Source records
--- BEGIN ---
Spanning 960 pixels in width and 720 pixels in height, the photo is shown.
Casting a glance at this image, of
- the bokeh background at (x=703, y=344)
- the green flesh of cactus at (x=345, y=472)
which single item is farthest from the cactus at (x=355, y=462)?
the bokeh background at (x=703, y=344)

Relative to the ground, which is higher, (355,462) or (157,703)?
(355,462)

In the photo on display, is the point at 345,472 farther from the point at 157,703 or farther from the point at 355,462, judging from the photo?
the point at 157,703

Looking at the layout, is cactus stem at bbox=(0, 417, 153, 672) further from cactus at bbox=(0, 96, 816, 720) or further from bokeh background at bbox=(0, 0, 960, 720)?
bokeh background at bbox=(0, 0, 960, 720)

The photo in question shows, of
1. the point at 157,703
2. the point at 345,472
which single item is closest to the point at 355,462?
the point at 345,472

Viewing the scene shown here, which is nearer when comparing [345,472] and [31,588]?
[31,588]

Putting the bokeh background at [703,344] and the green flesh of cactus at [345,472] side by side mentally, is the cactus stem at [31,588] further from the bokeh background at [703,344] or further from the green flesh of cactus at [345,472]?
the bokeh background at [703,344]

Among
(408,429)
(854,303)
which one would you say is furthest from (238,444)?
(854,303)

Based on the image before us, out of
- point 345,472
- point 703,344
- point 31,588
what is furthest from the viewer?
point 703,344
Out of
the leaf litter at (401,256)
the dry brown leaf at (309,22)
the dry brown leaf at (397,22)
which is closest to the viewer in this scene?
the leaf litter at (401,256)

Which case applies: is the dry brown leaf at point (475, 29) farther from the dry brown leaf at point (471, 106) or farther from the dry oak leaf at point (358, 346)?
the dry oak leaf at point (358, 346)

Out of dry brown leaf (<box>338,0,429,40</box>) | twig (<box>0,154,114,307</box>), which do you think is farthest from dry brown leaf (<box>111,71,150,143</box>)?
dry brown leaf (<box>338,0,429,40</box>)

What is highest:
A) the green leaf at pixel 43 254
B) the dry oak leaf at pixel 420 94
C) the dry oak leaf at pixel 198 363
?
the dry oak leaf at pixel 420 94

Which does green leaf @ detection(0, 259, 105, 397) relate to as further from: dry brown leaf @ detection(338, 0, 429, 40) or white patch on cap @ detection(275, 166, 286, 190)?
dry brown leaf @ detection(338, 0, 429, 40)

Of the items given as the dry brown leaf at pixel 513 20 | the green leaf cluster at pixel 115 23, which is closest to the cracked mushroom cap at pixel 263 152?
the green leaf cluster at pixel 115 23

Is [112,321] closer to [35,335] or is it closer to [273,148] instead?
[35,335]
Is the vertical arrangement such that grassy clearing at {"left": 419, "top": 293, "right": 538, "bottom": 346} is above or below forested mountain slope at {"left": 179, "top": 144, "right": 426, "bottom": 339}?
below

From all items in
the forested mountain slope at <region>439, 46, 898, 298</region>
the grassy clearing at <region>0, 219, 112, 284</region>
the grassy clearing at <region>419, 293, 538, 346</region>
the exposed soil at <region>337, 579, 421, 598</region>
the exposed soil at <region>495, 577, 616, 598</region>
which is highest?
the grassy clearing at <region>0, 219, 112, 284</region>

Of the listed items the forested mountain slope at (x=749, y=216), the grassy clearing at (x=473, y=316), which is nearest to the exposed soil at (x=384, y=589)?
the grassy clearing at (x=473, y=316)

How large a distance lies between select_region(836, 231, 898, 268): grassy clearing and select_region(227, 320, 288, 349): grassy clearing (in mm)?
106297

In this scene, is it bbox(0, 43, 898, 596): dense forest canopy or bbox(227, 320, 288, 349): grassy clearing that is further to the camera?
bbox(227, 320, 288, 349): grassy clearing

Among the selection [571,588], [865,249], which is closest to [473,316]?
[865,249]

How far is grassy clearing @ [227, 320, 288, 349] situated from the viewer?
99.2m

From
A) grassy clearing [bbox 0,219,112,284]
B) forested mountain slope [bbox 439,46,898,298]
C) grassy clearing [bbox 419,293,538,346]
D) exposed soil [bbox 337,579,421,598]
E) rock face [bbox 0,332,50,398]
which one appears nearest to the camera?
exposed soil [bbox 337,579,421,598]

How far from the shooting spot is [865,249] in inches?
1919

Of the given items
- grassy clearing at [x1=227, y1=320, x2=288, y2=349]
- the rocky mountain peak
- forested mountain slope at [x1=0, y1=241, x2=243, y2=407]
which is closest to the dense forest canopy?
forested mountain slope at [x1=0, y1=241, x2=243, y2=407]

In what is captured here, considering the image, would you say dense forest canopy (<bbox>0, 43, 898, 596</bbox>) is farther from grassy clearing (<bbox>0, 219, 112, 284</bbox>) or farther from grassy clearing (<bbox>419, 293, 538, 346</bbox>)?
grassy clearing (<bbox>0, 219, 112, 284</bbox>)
--- END ---
**STATED EXERCISE:** Using the data above, reproduce every line exactly.

**FINAL ANSWER:**
Spanning 960 pixels in width and 720 pixels in height, the photo is shown.
Casting a glance at this image, of
- the bokeh background at (x=703, y=344)
- the green flesh of cactus at (x=345, y=472)
which single item is farthest from the cactus at (x=355, y=462)?
the bokeh background at (x=703, y=344)

Relative to the ground, which is higher, (355,462) or (157,703)?
(355,462)

In the photo on display, is the point at 345,472 farther from the point at 157,703 or farther from the point at 355,462, judging from the photo?
the point at 157,703

Looking at the layout, is cactus stem at bbox=(0, 417, 153, 672) further from cactus at bbox=(0, 96, 816, 720) or further from bokeh background at bbox=(0, 0, 960, 720)?
bokeh background at bbox=(0, 0, 960, 720)

The photo in question shows, of
1. the point at 157,703
2. the point at 345,472
which single item is closest to the point at 355,462?
the point at 345,472

Viewing the scene shown here, which is nearer when comparing [345,472] and [31,588]?
[31,588]

Putting the bokeh background at [703,344] and the green flesh of cactus at [345,472] side by side mentally, is the cactus stem at [31,588] further from the bokeh background at [703,344] or further from the green flesh of cactus at [345,472]?
the bokeh background at [703,344]

Among
(408,429)
(854,303)
which one would you say is furthest from (238,444)?
(854,303)

Based on the image before us, out of
- point 345,472
- point 703,344
- point 31,588
what is furthest from the viewer?
point 703,344
Out of
the leaf litter at (401,256)
the dry brown leaf at (309,22)
the dry brown leaf at (397,22)
which is closest to the viewer in this scene?
the leaf litter at (401,256)

Which case applies: is the dry brown leaf at point (475, 29) farther from the dry brown leaf at point (471, 106) or farther from the dry oak leaf at point (358, 346)?
the dry oak leaf at point (358, 346)

Out of dry brown leaf (<box>338,0,429,40</box>) | twig (<box>0,154,114,307</box>), which do you think is farthest from dry brown leaf (<box>111,71,150,143</box>)?
dry brown leaf (<box>338,0,429,40</box>)

What is highest:
A) the green leaf at pixel 43 254
B) the dry oak leaf at pixel 420 94
C) the dry oak leaf at pixel 198 363
?
the dry oak leaf at pixel 420 94

Which does green leaf @ detection(0, 259, 105, 397) relate to as further from: dry brown leaf @ detection(338, 0, 429, 40) or white patch on cap @ detection(275, 166, 286, 190)?
dry brown leaf @ detection(338, 0, 429, 40)

Of the items given as the dry brown leaf at pixel 513 20 | the green leaf cluster at pixel 115 23, which is closest to the cracked mushroom cap at pixel 263 152?
the green leaf cluster at pixel 115 23

Is [112,321] closer to [35,335] or is it closer to [273,148] instead?
[35,335]
Is the vertical arrangement such that grassy clearing at {"left": 419, "top": 293, "right": 538, "bottom": 346} is above or below forested mountain slope at {"left": 179, "top": 144, "right": 426, "bottom": 339}?
below

From all items in
the forested mountain slope at <region>439, 46, 898, 298</region>
the grassy clearing at <region>0, 219, 112, 284</region>
the grassy clearing at <region>419, 293, 538, 346</region>
the exposed soil at <region>337, 579, 421, 598</region>
the exposed soil at <region>495, 577, 616, 598</region>
which is highest?
the grassy clearing at <region>0, 219, 112, 284</region>

Of the listed items the forested mountain slope at (x=749, y=216), the grassy clearing at (x=473, y=316), which is nearest to the exposed soil at (x=384, y=589)?
the grassy clearing at (x=473, y=316)

How large a distance lies between select_region(836, 231, 898, 268): grassy clearing and select_region(227, 320, 288, 349): grassy clearing (in mm)?
106297

In this scene, is it bbox(0, 43, 898, 596): dense forest canopy or bbox(227, 320, 288, 349): grassy clearing that is further to the camera?
bbox(227, 320, 288, 349): grassy clearing

Among the selection [571,588], [865,249], which is closest to [473,316]?
[865,249]

How far is grassy clearing @ [227, 320, 288, 349] situated from the viewer?
99.2m

From
A) grassy clearing [bbox 0,219,112,284]
B) forested mountain slope [bbox 439,46,898,298]
C) grassy clearing [bbox 419,293,538,346]
D) exposed soil [bbox 337,579,421,598]
E) rock face [bbox 0,332,50,398]
which one appears nearest to the camera?
exposed soil [bbox 337,579,421,598]

How far from the shooting spot is [865,249] in inches?
1919

Of the given items
- grassy clearing at [x1=227, y1=320, x2=288, y2=349]
- the rocky mountain peak
- forested mountain slope at [x1=0, y1=241, x2=243, y2=407]
which is closest to the dense forest canopy?
forested mountain slope at [x1=0, y1=241, x2=243, y2=407]

In what is captured here, considering the image, would you say dense forest canopy (<bbox>0, 43, 898, 596</bbox>) is farther from grassy clearing (<bbox>0, 219, 112, 284</bbox>) or farther from grassy clearing (<bbox>419, 293, 538, 346</bbox>)?
grassy clearing (<bbox>0, 219, 112, 284</bbox>)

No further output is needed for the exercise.